Guides

Document Lifecycle

How current internal OCR states map to the future public document status model in the Numora Public API developer preview.

Scope

This page explains how a document moves through the Numora pipeline.

It also distinguishes between:

  • The current internal OCR states already used by the existing app.
  • The future normalized document.status values exposed by the public API.

Why Two Status Layers Exist

The current Numora app stores OCR-oriented internal states that reflect the extraction pipeline directly.

The public API should expose a smaller and more stable status model for external developers. That public model should be easy to understand without leaking internal implementation details.

Current Internal OCR States

The current app uses these internal OCR states:

  • pending
  • processing
  • for_review
  • reviewed
  • failed

These values describe the internal extraction and review flow used by the existing OCR subsystem.

Public Document Status Model

The public API should normalize those internal states into the following document.status values:

  • processing
  • review_required
  • reviewed
  • push_pending
  • push_succeeded
  • push_failed
  • failed

The first three values are enough for the initial public document lifecycle.
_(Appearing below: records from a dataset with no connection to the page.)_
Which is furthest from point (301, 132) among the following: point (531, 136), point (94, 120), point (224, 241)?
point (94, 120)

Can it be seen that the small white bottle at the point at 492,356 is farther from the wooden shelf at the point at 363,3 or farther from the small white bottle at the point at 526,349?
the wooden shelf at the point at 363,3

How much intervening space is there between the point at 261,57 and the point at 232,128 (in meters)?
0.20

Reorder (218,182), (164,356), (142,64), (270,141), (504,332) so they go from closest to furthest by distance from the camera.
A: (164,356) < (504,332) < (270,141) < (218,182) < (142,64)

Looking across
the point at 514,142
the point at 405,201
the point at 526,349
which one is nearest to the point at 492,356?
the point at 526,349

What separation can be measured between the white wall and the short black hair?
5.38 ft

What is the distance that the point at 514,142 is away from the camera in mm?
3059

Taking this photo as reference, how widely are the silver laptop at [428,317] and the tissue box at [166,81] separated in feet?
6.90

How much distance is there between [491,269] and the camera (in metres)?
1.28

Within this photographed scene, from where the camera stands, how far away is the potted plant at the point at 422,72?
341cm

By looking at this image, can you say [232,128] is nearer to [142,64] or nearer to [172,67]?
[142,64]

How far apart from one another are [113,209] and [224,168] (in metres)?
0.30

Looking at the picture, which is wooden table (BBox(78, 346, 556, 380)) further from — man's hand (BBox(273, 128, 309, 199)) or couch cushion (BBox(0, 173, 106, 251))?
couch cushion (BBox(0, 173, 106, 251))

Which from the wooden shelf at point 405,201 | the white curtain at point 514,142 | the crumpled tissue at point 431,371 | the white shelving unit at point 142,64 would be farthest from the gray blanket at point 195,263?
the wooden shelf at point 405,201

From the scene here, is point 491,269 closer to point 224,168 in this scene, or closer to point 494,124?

The push_* states become relevant when the public document resource also reflects downstream write-back state.

Status Mapping

Current internal OCR stateFuture public document.statusMeaning
pendingprocessingThe document has been accepted, but extraction work has not completed yet.
processingprocessingExtraction or background processing is still running.
for_reviewreview_requiredExtraction finished and the document is waiting for human review or approval.
reviewedreviewedHuman review is complete and the extracted result has been confirmed.
failedfailedExtraction or a required processing step failed.

Future Write-Back Extension

When the public API starts exposing downstream delivery state on the document resource, the reviewed state may later expand into:

  • push_pending
  • push_succeeded
  • push_failed

Those values should describe destination delivery state, not OCR extraction state.

Extraction and review

The most common lifecycle is:

pending -> processing -> for_review -> reviewed

Public API view:

processing -> review_required -> reviewed

Extraction failure

If extraction fails:

pending -> processing -> failed

Public API view:

processing -> failed

Review complete and downstream delivery

If the document is later coupled to write-back execution:

pending -> processing -> for_review -> reviewed -> push_pending -> push_succeeded

or:

pending -> processing -> for_review -> reviewed -> push_pending -> push_failed

Implementation Notes

  • The current OCR subsystem treats for_review, reviewed, and failed as terminal OCR states.
  • The public API should not expose internal OCR state names directly if a more stable normalized status already exists.
  • Public docs should describe review_required as the external equivalent of the internal for_review state.